SOURCE EXTRACT:
####

8.4 Delivery of Restricted Stock and Settlement of Restricted Stock Units. Upon the expiration of the Restricted Period with respect to any shares of Restricted Stock, the restrictions set forth in Section 8.2 and the applicable Award Agreement shall be of no further force or effect with respect to such shares, except as set forth in the applicable Award Agreement. If an escrow arrangement is used, upon such expiration, the Company shall deliver to the Participant, or his or her beneficiary, without charge, the stock certificate evidencing the shares of Restricted Stock which have not then been forfeited and with respect to which the Restricted Period has expired (to the nearest full share). Upon the expiration of the Restricted Period with respect to any outstanding Restricted Stock Units, or at the expiration of the deferral period with respect to any outstanding Deferred Stock Units, the Company shall deliver to the Participant, or his or her beneficiary, without charge, one share of Common Stock for each such outstanding vested Restricted Stock Unit or Deferred Stock Unit (“Vested Unit”); provided, however, that, if explicitly provided in the applicable Award Agreement, the Committee may, in its sole discretion, elect to pay cash or part cash and part Common Stock in lieu of delivering only shares of Common Stock for Vested Units. If a cash payment is made in lieu of delivering shares of Common Stock, the amount of such payment shall be equal to the Fair Market Value of the Common Stock as of the date on which the Restricted Period lapsed in the case of Restricted Stock Units, or the delivery date in the case of Deferred Stock Units, with respect to each Vested Unit.

####

WHAT TO PRODUCE:
Can you print the restricted stock provision above in full, word for word?

[Records in a dataset]
####

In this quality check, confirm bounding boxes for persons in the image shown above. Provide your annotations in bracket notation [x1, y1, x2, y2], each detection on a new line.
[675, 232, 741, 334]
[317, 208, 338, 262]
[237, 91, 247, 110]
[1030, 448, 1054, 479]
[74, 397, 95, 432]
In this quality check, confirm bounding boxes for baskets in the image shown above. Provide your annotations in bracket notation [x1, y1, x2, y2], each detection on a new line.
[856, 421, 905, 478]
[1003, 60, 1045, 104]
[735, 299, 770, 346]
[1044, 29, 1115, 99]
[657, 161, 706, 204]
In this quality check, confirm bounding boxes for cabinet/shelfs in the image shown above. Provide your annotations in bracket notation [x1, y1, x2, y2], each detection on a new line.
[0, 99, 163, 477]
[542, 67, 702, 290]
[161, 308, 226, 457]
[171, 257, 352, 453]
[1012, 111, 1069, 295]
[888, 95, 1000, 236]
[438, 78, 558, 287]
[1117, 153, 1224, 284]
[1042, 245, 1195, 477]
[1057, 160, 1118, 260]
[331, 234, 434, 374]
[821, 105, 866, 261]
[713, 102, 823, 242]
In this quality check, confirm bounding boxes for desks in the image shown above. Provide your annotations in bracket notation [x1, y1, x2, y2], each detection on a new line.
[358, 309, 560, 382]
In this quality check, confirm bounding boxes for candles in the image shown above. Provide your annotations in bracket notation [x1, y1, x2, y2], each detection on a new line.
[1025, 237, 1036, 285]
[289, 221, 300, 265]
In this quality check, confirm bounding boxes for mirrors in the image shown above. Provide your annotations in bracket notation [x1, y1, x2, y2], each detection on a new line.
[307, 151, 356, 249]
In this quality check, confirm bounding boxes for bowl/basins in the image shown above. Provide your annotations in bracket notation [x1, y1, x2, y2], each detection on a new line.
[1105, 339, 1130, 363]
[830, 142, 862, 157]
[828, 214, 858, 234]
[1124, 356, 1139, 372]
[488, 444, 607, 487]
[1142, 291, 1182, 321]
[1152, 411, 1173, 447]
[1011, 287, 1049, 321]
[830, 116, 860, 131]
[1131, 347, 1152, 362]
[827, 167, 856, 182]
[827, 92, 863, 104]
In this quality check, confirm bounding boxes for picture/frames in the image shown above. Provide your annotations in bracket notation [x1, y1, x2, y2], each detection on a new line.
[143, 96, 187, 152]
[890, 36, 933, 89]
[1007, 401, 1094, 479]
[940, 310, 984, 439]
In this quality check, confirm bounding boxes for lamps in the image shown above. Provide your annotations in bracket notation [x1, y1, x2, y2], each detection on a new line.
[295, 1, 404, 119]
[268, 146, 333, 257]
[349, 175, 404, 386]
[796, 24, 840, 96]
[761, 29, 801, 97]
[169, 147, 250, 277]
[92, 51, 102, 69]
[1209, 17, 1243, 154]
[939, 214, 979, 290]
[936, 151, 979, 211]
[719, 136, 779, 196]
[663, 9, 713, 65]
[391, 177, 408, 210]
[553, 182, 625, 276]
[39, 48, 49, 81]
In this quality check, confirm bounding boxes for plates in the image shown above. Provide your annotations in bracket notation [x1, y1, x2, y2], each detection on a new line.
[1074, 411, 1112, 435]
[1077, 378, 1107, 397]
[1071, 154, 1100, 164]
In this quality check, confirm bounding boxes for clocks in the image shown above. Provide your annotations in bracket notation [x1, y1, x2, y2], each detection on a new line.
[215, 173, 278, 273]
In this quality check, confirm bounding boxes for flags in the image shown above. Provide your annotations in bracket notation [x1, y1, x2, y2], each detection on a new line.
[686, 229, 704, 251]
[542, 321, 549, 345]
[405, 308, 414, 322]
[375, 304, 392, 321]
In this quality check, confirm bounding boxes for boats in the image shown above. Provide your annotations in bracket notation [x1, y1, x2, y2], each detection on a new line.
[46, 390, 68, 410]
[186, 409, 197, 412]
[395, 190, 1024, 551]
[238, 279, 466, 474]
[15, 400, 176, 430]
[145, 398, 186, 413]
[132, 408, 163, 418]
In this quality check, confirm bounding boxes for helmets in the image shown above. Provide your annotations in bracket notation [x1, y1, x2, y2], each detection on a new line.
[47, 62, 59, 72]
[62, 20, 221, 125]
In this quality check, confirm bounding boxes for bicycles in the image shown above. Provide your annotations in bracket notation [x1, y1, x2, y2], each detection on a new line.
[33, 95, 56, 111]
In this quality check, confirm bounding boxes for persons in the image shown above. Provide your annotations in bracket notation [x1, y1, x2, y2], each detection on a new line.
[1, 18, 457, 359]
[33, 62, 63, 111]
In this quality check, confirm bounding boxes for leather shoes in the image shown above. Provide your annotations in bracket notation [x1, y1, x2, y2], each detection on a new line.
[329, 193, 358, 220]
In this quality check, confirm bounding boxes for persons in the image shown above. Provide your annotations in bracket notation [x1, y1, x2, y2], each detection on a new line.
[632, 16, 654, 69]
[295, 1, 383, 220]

####

COMPLETE RESPONSE:
8.4 Delivery of Restricted Stock and Settlement of Restricted Stock Units. Upon the expiration of the Restricted Period with respect to any shares of Restricted Stock, the restrictions set forth in Section 8.2 and the applicable Award Agreement shall be of no further force or effect with respect to such shares, except as set forth in the applicable Award Agreement. If an escrow arrangement is used, upon such expiration, the Company shall deliver to the Participant, or his or her beneficiary, without charge, the stock certificate evidencing the shares of Restricted Stock which have not then been forfeited and with respect to which the Restricted Period has expired (to the nearest full share). Upon the expiration of the Restricted Period with respect to any outstanding Restricted Stock Units, or at the expiration of the deferral period with respect to any outstanding Deferred Stock Units, the Company shall deliver to the Participant, or his or her beneficiary, without charge, one share of Common Stock for each such outstanding vested Restricted Stock Unit or Deferred Stock Unit (“Vested Unit”); provided, however, that, if explicitly provided in the applicable Award Agreement, the Committee may, in its sole discretion, elect to pay cash or part cash and part Common Stock in lieu of delivering only shares of Common Stock for Vested Units. If a cash payment is made in lieu of delivering shares of Common Stock, the amount of such payment shall be equal to the Fair Market Value of the Common Stock as of the date on which the Restricted Period lapsed in the case of Restricted Stock Units, or the delivery date in the case of Deferred Stock Units, with respect to each Vested Unit.